Attempting to forward audittrail sourcetype data via syslog to our existing SIEM. I have a similar setup already working for non-internal index data, but for some reason, the config does not appear to be sending data. There is an metrics.log value that I use to see the data coming off Splunk to that output and there is nothing there.
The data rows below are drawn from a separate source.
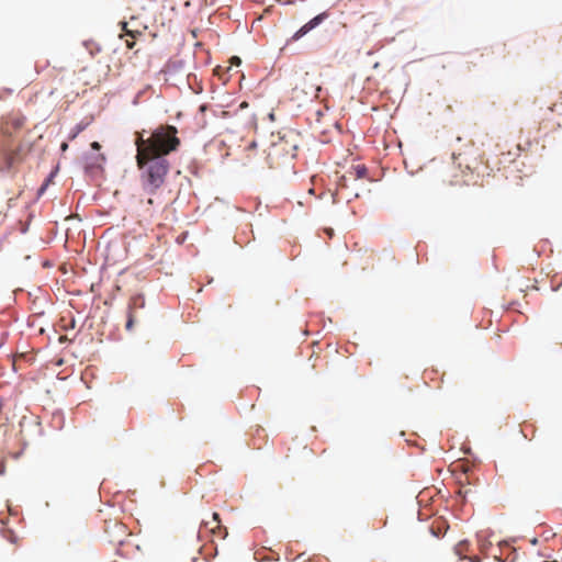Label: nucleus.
Segmentation results:
<instances>
[{
    "label": "nucleus",
    "instance_id": "nucleus-1",
    "mask_svg": "<svg viewBox=\"0 0 562 562\" xmlns=\"http://www.w3.org/2000/svg\"><path fill=\"white\" fill-rule=\"evenodd\" d=\"M139 170V181L145 193L154 195L165 184L170 171V162L165 155H156L148 159L143 154L135 156Z\"/></svg>",
    "mask_w": 562,
    "mask_h": 562
},
{
    "label": "nucleus",
    "instance_id": "nucleus-2",
    "mask_svg": "<svg viewBox=\"0 0 562 562\" xmlns=\"http://www.w3.org/2000/svg\"><path fill=\"white\" fill-rule=\"evenodd\" d=\"M101 144L97 140L90 144V150L85 151L81 156L83 161V171L87 176L95 178L104 172L106 157L101 153Z\"/></svg>",
    "mask_w": 562,
    "mask_h": 562
},
{
    "label": "nucleus",
    "instance_id": "nucleus-3",
    "mask_svg": "<svg viewBox=\"0 0 562 562\" xmlns=\"http://www.w3.org/2000/svg\"><path fill=\"white\" fill-rule=\"evenodd\" d=\"M329 16L328 11H323L315 16H313L311 20H308L306 23H304L299 30L294 32V34L291 36L290 40H288L286 44L282 48V50H288L292 42H296L307 35L310 32L318 27L325 20H327Z\"/></svg>",
    "mask_w": 562,
    "mask_h": 562
},
{
    "label": "nucleus",
    "instance_id": "nucleus-4",
    "mask_svg": "<svg viewBox=\"0 0 562 562\" xmlns=\"http://www.w3.org/2000/svg\"><path fill=\"white\" fill-rule=\"evenodd\" d=\"M169 136L166 138V147H165V155H169L171 153H175L179 149L181 145L180 138L177 136L178 128L173 125H168L167 127Z\"/></svg>",
    "mask_w": 562,
    "mask_h": 562
},
{
    "label": "nucleus",
    "instance_id": "nucleus-5",
    "mask_svg": "<svg viewBox=\"0 0 562 562\" xmlns=\"http://www.w3.org/2000/svg\"><path fill=\"white\" fill-rule=\"evenodd\" d=\"M0 156L2 158V165L0 166V170L2 172H9L14 165L15 154L7 146L0 147Z\"/></svg>",
    "mask_w": 562,
    "mask_h": 562
},
{
    "label": "nucleus",
    "instance_id": "nucleus-6",
    "mask_svg": "<svg viewBox=\"0 0 562 562\" xmlns=\"http://www.w3.org/2000/svg\"><path fill=\"white\" fill-rule=\"evenodd\" d=\"M58 170H59V168L57 166L54 169H52L49 171V173L45 177L44 181L37 188V191H36L37 198H41L46 192V190L48 189V187L50 186V183L54 181L55 177L57 176Z\"/></svg>",
    "mask_w": 562,
    "mask_h": 562
},
{
    "label": "nucleus",
    "instance_id": "nucleus-7",
    "mask_svg": "<svg viewBox=\"0 0 562 562\" xmlns=\"http://www.w3.org/2000/svg\"><path fill=\"white\" fill-rule=\"evenodd\" d=\"M145 307V296L143 293H135L131 296L127 311L134 313L136 310Z\"/></svg>",
    "mask_w": 562,
    "mask_h": 562
},
{
    "label": "nucleus",
    "instance_id": "nucleus-8",
    "mask_svg": "<svg viewBox=\"0 0 562 562\" xmlns=\"http://www.w3.org/2000/svg\"><path fill=\"white\" fill-rule=\"evenodd\" d=\"M90 124V121H80L77 123L69 132L68 138L75 139L79 134H81Z\"/></svg>",
    "mask_w": 562,
    "mask_h": 562
},
{
    "label": "nucleus",
    "instance_id": "nucleus-9",
    "mask_svg": "<svg viewBox=\"0 0 562 562\" xmlns=\"http://www.w3.org/2000/svg\"><path fill=\"white\" fill-rule=\"evenodd\" d=\"M184 67V61L182 59L178 60H169L167 63V72L172 75L180 71Z\"/></svg>",
    "mask_w": 562,
    "mask_h": 562
},
{
    "label": "nucleus",
    "instance_id": "nucleus-10",
    "mask_svg": "<svg viewBox=\"0 0 562 562\" xmlns=\"http://www.w3.org/2000/svg\"><path fill=\"white\" fill-rule=\"evenodd\" d=\"M469 550V542L463 540V541H460L456 547H454V552L458 557H460L461 559H465L467 555H465V552H468Z\"/></svg>",
    "mask_w": 562,
    "mask_h": 562
},
{
    "label": "nucleus",
    "instance_id": "nucleus-11",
Also, nothing is showing up in the SIEM.
Here is my config:
props.conf
[audittrail]
TRANSFORMS-audittrail = send_to_syslog
transforms.conf
[send_to_syslog]
REGEX = .
DEST_KEY = _SYSLOG_ROUTING
FORMAT = siem_syslog_group
outputs.conf
[syslog:siem_syslog_group]
maxEventSize = 4096
server = servernamehere:514
Hi stevepraz,
You may already found the answer since, but in case here's the recipe :
props.conf
[audittrail]
TRANSFORMS-audittrail = send_to_syslog
transforms.conf
[send_to_syslog]
REGEX = .
DEST_KEY = _TCP_ROUTING
FORMAT = siem_syslog_group
outputs.conf
[tcpout]
indexAndForward = true
defaultGroup = NoForwarding
[tcpout:siem_syslog_group]
maxEventSize = 4096
server = servernamehere:514
sendCookedData = false
Where have you put the props, transforms and outputs? Is this a distributed environment?
If its a single instance, then this needs to be in $splunk_home/etc/system/local. If it is a distributed environment, you'll have to make those changes in same location but on all servers.